# [Исходный текст]

::::

Раз было у нас. В семидесятые годы прошлого века я ещё был ребёнком, но хорошо помню это время «застоя», как сейчас говорят. Наша семья жила не то, чтобы зажиточно, но всё необходимое было. Многие так тогда жили. А в богачестве прозябали преимущественно представители партийно-хозяйственной номенклатуры. В народе чувствовали зарождающуюся несправедливость и поговаривали: «Сталина на вас нет!» Именно в знак глухого, ещё мало осознанного протеста многие водители грузовиков в те годы стали прикреплять на лобовые стёкла портреты Сталина в военном кителе, с иконостасом боевых орденов. То, что генералиссимус ни дня на передовой Великой Отечественной не был – никого не смущало.
Очень многие выходцы из сёл в те годы пополняли свои семейные закрома за счёт приусадебного хозяйства родителей. У моего деда ‑ Федота Сазоновича Стогния был огромный участок земли на хуторе Гнилец. Близ села Моринцы – родины Тараса Григорьевича Шевченко. Шестьдесят соток земли было у «родового гнезда» Стогниев. Столько было положено, потому что десять детей родила Федоту Стогнию моя бабушка Анна Харламовна. Вот только выжили из них восемь человек – две сестры и шесть братьев, один из которых мой отец, Пётр Федотович Стогний.
У всех были жёны, дети. И вот в майские дни для высаживания картошки, затем, середь лета, на прополку и окучивание кустов, и, наконец, в сентябре на уборку урожая ‑ собиралась вся наша огромная семья. Дом Стогниев стоит под огромным огородом. А на взгорке, над огородом дед Федот устанавливал временную мини-кузню. Здесь мужчины налаживали сапки: кто лезвие выправлял-точил, кто черенки насаживал, кто-то ещё какое «мужицкое» занятие находил, лишь бы в «бабский» отряд не попасть. Ну, а женщины, как водится, самую трудную и кропотливую работу исполняли: выпалывали вездесущий сорняк, да к каждому картофельному кустику подсыпали землицы, чтобы картошка не подсыхала, чтобы всего ей было вдоволь, что ей надобно от почвы. А жука тогда ещё не было. Это он уже в восьмидесятые к нам от поляков расплодился, даром, что «колорадский» называется.

::::

# [Исходные данные]
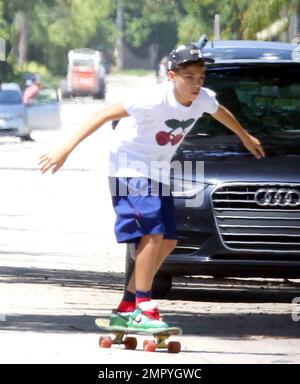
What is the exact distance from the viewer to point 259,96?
42.7 feet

::::

# [Задание]
Сколько соток земли было у «родового гнезда» Стогниев, согласно тексту о семье Стогниев?

# [Ответ]
Шестьдесят соток.